Note that the type of analyis I want to do is the one that tells you for example that even if you start with just FDs then (generalized) RFNF / BCNF is not always reachable, assuming you conservatively normalize. That was actually a bit of a suprise to me. I always assumed you could reach a redundancy-free normal form if you were willing to pay the price of a non-local dependency, but that is actually not true. So what about the cases where you can? Can I use the usual "split of violating dependencies" strategy without backtracking? It's that type of question that I'd like to investigate.

>> So we are maximally normalized if:
>> 1. There are no columns that can be omitted, and
>> 2. The schema is redundancy-free if we consider all derivable> 
>> dependencies except the INDs.

>
> It would be interested to verify how this compares with the above. I am
> not sure whether I understand exactly what you mean by 2.

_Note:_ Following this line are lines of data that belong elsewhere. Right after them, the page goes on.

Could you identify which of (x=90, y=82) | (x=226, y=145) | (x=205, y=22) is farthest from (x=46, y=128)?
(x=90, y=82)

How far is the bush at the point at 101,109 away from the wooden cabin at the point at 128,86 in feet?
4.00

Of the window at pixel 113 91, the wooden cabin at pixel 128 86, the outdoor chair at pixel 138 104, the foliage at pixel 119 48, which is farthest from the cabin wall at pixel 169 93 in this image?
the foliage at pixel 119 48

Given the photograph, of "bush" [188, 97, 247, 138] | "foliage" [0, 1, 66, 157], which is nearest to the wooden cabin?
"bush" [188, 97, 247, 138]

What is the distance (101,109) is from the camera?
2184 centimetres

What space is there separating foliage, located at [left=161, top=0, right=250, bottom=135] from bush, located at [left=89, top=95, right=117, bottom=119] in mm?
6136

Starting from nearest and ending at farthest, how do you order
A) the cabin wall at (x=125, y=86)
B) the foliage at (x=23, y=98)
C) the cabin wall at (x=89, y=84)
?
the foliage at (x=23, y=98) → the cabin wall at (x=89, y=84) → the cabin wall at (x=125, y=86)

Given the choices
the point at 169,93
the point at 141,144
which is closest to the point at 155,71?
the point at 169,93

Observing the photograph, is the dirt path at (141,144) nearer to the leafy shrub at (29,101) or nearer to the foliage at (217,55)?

It generalizes RFNF. Note that "INDs" should be replaced with "TGDs and EGDs that copy/equate values between different columns" where "different" is defined as "is in a different relation or has a different name, or both". (I forgot about EGDs in the previous posting, but they should also be considered.) This happens in TGDs if in the head a variable appears in a different column then it does in the tail, and in an EGD if the two variables in the equation in the head appear in different columns in the tail. Note this means that FDs, JDs and MVDs stay.

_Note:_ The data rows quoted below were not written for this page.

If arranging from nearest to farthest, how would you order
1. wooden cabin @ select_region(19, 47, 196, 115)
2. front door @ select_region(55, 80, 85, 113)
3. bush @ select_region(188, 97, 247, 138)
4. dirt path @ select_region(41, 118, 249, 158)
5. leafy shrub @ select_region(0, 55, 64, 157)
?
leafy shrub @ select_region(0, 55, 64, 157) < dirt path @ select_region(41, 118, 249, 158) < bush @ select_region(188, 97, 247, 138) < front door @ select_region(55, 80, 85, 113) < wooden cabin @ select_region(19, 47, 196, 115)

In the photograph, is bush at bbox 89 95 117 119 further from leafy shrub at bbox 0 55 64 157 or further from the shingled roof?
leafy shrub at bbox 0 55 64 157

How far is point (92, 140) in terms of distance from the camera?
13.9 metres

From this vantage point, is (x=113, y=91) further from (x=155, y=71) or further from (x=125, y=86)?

So in stead of the original set of dependencies we consider a set that implies the same set of dependencies except those that copy/equate values between different columns. So INDs, for example, are ignored and in that sense it is more liberal then IDNF. The reasoning here is that the redundancy that is caused by these dependencies cannot be removed anyway by taking projections, except if you can omit some of the involved columns. So it makes sense to ignore that type of redundancy.

>> Final note on the type of operations we can use when normalizing; I> 
>> suspect we should also allow equi-joins, or actualy any conjunctive> 
>> query.

> So, your starting point is an arbitrary set of schemas instead of one,
> to which you add FDs and inter-relational constraints as per your
> requisites, and then you apply some rule to split as well as merge the
> schemas. Sounds challenging :)

That's because I'm first trying to establish what the problem is that we *should* be solving. In practic you probably would like to join if it means you can get rid of a few INDs and it doesn't introduce new redundancy. However, I will no doubt start making simplifications once I really start to investigate this, and assuming that we only do projections would be very likely one of them. :-) But I think it needs to be made clear that this is indeed a simplifying assumption.

> Btw, is there any intrinsic difference in considering several schemas
> instead of a single universal schema, as far as this process is
> concerned?

I don't know. The only way of finding out is to formulate both cases and see if there is a difference. It is to me not a priori clear whether if I focus within a database schema on a single relation, its normalization will be influenced by non-local dependencies, especially since I'm considering such large classes of them.